LaRosa, 88, said he called Como out of the blue one day nearly 50 years ago to tell him that he liked the way he sang. It started a lifelong friendship.

When LaRosa put together a boxing show in 1956 to raise money for his club, Como lent his support by attending. LaRosa said his presence helped to increase attendance and to raise more money.

Como, he said, also sent two autographed photos to the head of the G.C. Murphy Co., whose financial support LaRosa needed for his club. While the help was nice, the thing LaRosa remembers most about Como was his way with people. He last talked to him about a year ago.

"He was like a next door neighbor. He was an easy-going fellow and very congenial. He made you feel as if -- well, to me, he made me feel like a relative, to tell you the truth," he said.

"Like I say, he was a good man. He was really a good buddy. I don't think they come like him anymore. That's how close he made you feel."

Victor Maffio, 78, also considered himself part of Como's family. He said his older brother and Como were inseparable growing up together. As a little boy, he idolized Como.

"He came and he ate in our home. He'd come into the house and have old-fashioned Italian dinners with us," Maffio said. "He'd wrap his arms around my neck and give me one of those knuckle rubs. I'd kick him in the shins."

When he grew up and went off to Europe to fight in World War II, Maffio said he looked for any opportunity to hear his friend Como on the radio.

"Anytime I got a chance to get to a canteen or a Red Cross setup, if I could catch Perry on the radio, I would," Maffio said. "I loved him. I just thought the world of him."

Around that time, recalled Madaline Mazza, another Como niece in Canonsburg, Como's father went to the movies to see his son act in either "Something for the Boys" or "Doll Face" -- she can't remember which.

"My grandfather saw Perry kiss the girl in the movie and he walked out. He said, 'Is that how he's making his money?' He just thought that was terrible. You see, Perry was married."

Como's father needn't have worried. Those close to the singer said his wife meant everything to him. The Rev. Ralph Volpe, 64, pastor of Central Assembly of God Church in Houston, Pa., believes Como never recovered from her death.

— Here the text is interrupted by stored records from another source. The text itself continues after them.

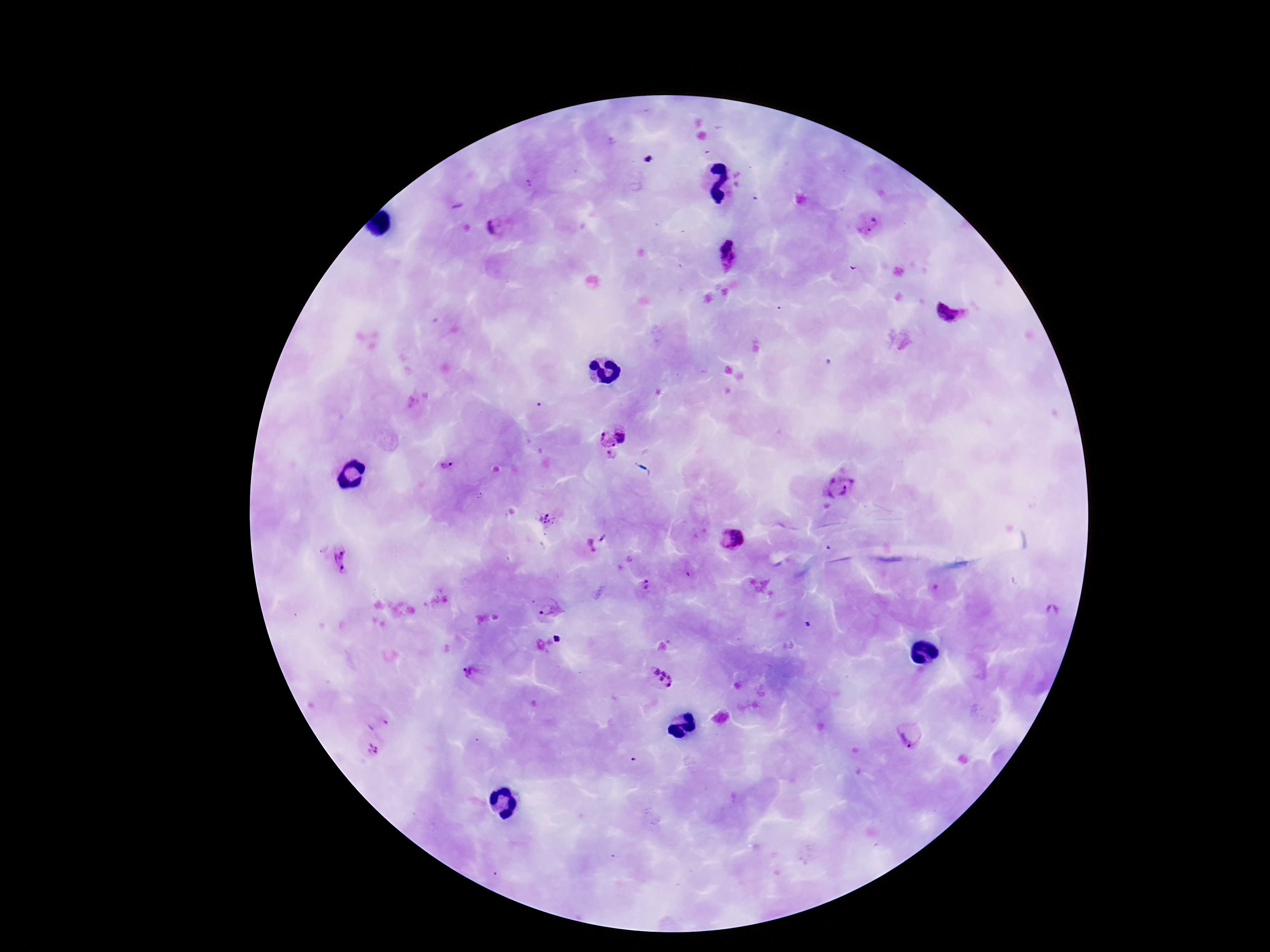
Approximate centers as (x, y) in pixels.
Plasmodium parasites: (870, 224), (497, 225), (727, 256), (950, 311), (610, 433), (611, 455), (445, 465), (837, 487), (481, 496), (548, 517), (733, 540), (588, 547), (343, 560), (648, 587), (550, 609), (557, 639), (475, 673), (659, 678), (911, 734), (371, 748).

Summary:
  - Stain: Giemsa
  - Patient malaria status: infected
  - Preparation: thick peripheral-blood smear
  - Magnification: 100x
  - Image size: 1270×952 pixels
  - Field of view: one from this slide
  - Capture: smartphone camera through the microscope eyepiece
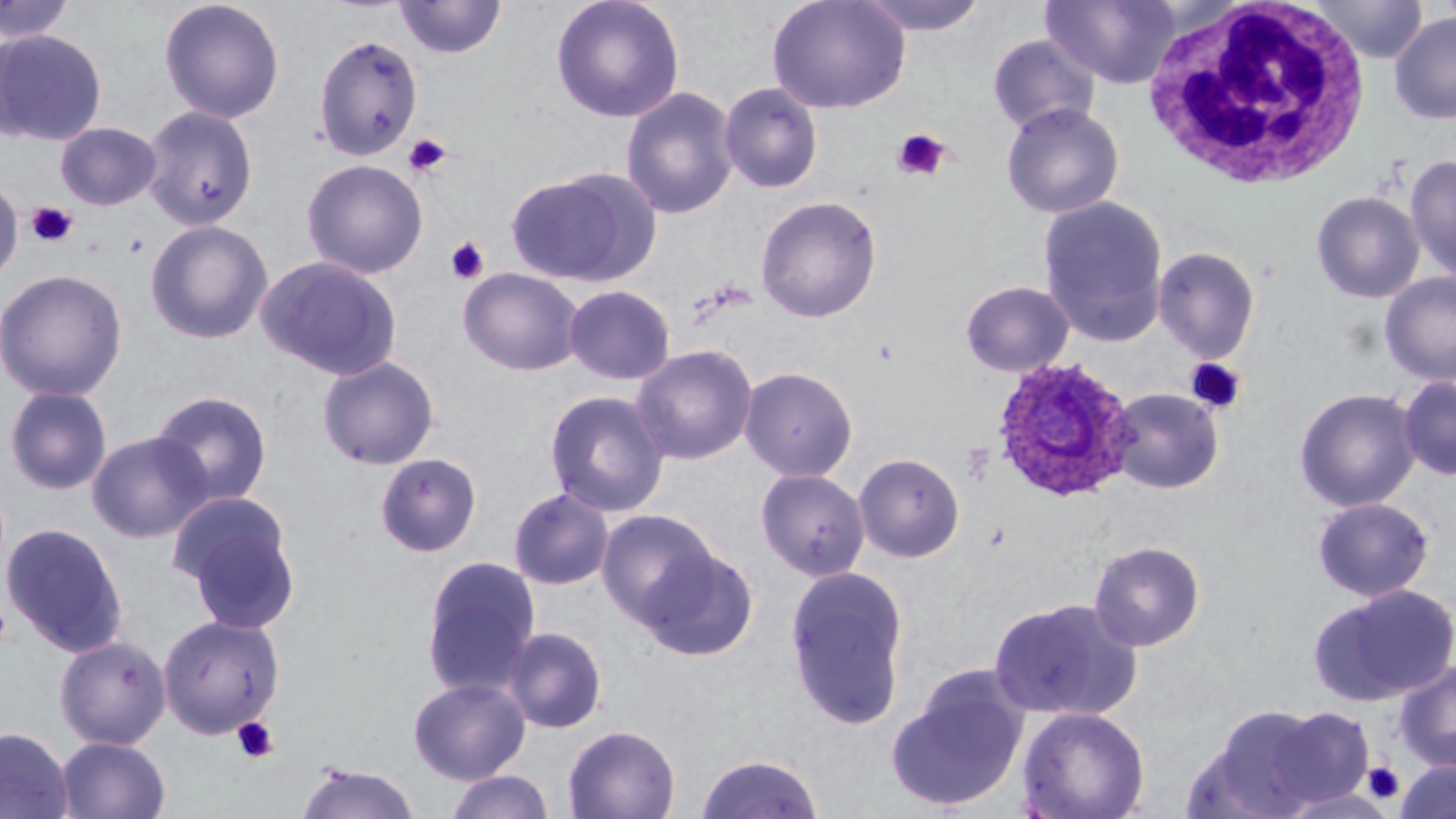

"His memory of his wife was so important. He was grieving. I think he never really did get over that," Volpe said. "His health faded very quickly since her death."

The last time Volpe saw Como was in November during a trip to visit his children. Volpe said he stayed in a mobile home about 300 yards from Como's home.

"Perry to me was quite a gentleman. He was never cocky or smart-alecky. He always had a deep respect for whoever he was talking to," Volpe said. "That's what we respected most about him. He was just a Canonsburg hometown guy all the time."

Volpe was one of a number of Canonsburg-area residents who worked to erect a life-size statue of Como in Canonsburg, which was unveiled May 15, 1999.

Como couldn't make the trip because of a bronchial ailment. He never saw the statue in person, but watched a videotape of the celebration. In the end, however, Como struggled even with the video.

"You could see that he would not remember much. We would show him the video of the dedication of the statue and he just would say humbly, 'My, oh my, they did that for me,' " Volpe said.

The statue wasn't the only honor Canonsburg bestowed upon Como. Third Street was renamed Perry Como Avenue on Aug. 24, 1977.

Ask anybody from Canonsburg, though, and they'll likely tell you that it was Como who bestowed honor on the town, not just by putting it on the map, but by merely being himself.

"He was just like an ordinary guy," said Colaizzo, the mayor. "He was a gentleman. His stardom never went to his head."